The city of West Hollywood, like Compton and 43 other cities in Los Angeles County contracts with the Sheriff’s Department for law enforcement services.

Compton spends about $22 million a year under its contract with the department.

“The city of West Hollywood is aware of serious allegations from the city of Compton … against the Los Angeles County Sheriff’s Department and Los Angeles County Sheriff Alex Villanueva in a claim for damages,” the city of West Hollywood said in a statement issued May 26.

“A news article [announcing that suit] reported a sheriff’s deputy’s allegation in a media interview that, while working at the West Hollywood Sheriff’s Station, … he was asked to fabricate records,” the city’s statement added.

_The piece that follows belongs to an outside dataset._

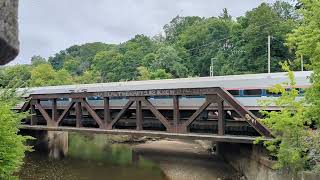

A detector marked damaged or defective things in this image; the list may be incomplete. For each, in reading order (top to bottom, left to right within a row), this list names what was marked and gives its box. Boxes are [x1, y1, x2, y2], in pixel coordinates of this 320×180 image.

rusty metal structure [18, 86, 272, 144]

“The city of West Hollywood has a regular monthly internal review process for its public safety billing in coordination with its local station’s leadership. This review process ensures checks and balances and serves to monitor how the city is billed for sheriff’s personnel time,” the city’s statement continued.

The council will discuss how the city will respond to the accusations leveled against the Sheriff’s Department at its meeting, which will be conducted by teleconference and begins at 6 p.m.

The city said it to the county Board of Supervisors and Supervisor Sheila Kuehl, who represents the city, for a full and transparent process regarding billing discrepancies and misappropriations.

The proposed resolution will ask the council to consider calling on the Board of Supervisors and the Sheriff’s Department’s inspector general to work with the California Contract Cities Association to audit the billing with Los Angeles County Sheriff’s Department for all contract cities. 

Sheriff Alex Villanueva dismissed the allegations in the claim filed by the city of Compton. A claim can be a precursor to a lawsuit

We have about 45 contracts and we measure the minutes, and there’s a rate — we have to get close to 100%, either slightly above or slightly below,” Villanueva said. “If we’re missing that target, I don’t think it’s going to be the grand conspiracy that the outgoing mayor of Compton wants it to be.

But we’ll definitely take the allegation seriously, and we are already doing a thorough audit on it, and we’ll take action based on the results of that. Nothing unusual there. But to call it a fraud, that might be a little bit of a stretch.”

Villanueva added that at the onset of the COVID-19 pandemic in 2020, when the court system was closed down, “we flooded all of the patrol stations with extra personnel.”

We went way beyond the 100% compliance with all of the contracts,” he said. “Didn’t get a single complaint from a single one that we were not complying with the contract, strangely.”